(Problem to work on) Only lines containing the word "over" are needed; pull them out of the material.

(Recorded information)
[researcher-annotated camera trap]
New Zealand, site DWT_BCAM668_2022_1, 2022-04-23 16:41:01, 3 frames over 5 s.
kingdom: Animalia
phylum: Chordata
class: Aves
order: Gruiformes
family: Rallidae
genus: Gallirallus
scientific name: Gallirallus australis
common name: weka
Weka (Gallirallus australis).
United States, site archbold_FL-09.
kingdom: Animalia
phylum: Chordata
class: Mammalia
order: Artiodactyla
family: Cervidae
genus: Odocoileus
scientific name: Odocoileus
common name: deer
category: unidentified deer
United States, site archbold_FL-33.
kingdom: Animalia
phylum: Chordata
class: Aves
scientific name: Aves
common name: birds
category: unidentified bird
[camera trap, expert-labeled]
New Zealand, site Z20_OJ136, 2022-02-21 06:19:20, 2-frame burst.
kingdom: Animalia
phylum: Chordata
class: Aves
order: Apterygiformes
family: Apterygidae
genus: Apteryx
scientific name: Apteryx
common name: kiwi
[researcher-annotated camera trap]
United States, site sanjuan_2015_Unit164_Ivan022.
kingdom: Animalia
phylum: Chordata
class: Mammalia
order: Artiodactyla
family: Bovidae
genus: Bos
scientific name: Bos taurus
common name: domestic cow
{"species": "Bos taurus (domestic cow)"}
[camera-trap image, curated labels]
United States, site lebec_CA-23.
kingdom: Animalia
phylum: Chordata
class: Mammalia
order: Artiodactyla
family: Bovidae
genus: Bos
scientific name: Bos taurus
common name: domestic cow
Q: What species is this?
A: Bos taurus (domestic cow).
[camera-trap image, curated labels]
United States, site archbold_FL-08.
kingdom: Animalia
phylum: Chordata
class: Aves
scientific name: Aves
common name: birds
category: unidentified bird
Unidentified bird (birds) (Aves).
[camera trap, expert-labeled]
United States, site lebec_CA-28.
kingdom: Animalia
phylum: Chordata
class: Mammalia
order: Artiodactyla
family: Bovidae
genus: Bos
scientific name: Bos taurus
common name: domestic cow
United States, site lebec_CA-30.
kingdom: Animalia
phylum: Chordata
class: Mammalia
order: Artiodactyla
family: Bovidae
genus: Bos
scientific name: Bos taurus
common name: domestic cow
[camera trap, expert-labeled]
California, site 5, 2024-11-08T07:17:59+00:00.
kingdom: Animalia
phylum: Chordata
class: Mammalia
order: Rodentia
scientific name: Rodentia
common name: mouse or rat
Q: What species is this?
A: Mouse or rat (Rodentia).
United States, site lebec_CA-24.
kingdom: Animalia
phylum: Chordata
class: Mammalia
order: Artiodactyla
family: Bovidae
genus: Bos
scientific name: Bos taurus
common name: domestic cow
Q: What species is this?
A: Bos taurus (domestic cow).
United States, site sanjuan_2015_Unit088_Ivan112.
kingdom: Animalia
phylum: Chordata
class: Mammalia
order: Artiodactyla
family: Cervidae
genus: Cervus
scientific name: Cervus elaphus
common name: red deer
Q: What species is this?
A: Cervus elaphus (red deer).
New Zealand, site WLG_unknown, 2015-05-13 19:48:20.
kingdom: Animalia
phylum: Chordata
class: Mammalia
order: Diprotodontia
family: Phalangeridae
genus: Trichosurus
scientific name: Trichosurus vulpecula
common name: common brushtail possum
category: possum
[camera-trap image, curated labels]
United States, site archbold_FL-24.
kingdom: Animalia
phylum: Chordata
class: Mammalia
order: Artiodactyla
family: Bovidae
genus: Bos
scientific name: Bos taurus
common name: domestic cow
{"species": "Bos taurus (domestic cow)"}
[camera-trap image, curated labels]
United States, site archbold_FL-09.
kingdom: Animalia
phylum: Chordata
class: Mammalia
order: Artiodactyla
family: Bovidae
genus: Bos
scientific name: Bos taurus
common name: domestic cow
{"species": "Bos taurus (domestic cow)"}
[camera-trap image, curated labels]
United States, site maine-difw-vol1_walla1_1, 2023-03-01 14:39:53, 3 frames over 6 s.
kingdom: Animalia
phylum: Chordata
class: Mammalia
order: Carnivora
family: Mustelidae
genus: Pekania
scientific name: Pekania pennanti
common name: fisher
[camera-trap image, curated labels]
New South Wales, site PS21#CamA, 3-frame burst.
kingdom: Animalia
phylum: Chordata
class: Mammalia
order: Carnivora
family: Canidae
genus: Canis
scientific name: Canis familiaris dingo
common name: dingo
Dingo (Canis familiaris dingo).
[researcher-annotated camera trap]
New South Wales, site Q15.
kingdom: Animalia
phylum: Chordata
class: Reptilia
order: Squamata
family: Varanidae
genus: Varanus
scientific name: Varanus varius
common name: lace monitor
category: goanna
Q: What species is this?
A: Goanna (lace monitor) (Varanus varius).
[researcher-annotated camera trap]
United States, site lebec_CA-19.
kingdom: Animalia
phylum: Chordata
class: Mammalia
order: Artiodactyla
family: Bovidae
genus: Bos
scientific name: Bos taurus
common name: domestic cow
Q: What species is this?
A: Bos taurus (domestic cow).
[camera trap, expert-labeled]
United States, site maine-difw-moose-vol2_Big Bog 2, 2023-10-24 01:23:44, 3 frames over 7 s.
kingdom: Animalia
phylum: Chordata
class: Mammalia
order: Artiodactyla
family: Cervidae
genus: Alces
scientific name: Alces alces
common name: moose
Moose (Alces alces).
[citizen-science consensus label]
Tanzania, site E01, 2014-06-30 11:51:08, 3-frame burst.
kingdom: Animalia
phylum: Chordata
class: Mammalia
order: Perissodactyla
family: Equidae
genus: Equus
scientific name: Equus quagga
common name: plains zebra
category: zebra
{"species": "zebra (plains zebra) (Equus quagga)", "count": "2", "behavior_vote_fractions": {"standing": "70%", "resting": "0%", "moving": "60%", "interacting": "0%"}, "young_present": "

(Answer to the exercise)
New Zealand, site DWT_BCAM668_2022_1, 2022-04-23 16:41:01, 3 frames over 5 s.
United States, site maine-difw-vol1_walla1_1, 2023-03-01 14:39:53, 3 frames over 6 s.
United States, site maine-difw-moose-vol2_Big Bog 2, 2023-10-24 01:23:44, 3 frames over 7 s.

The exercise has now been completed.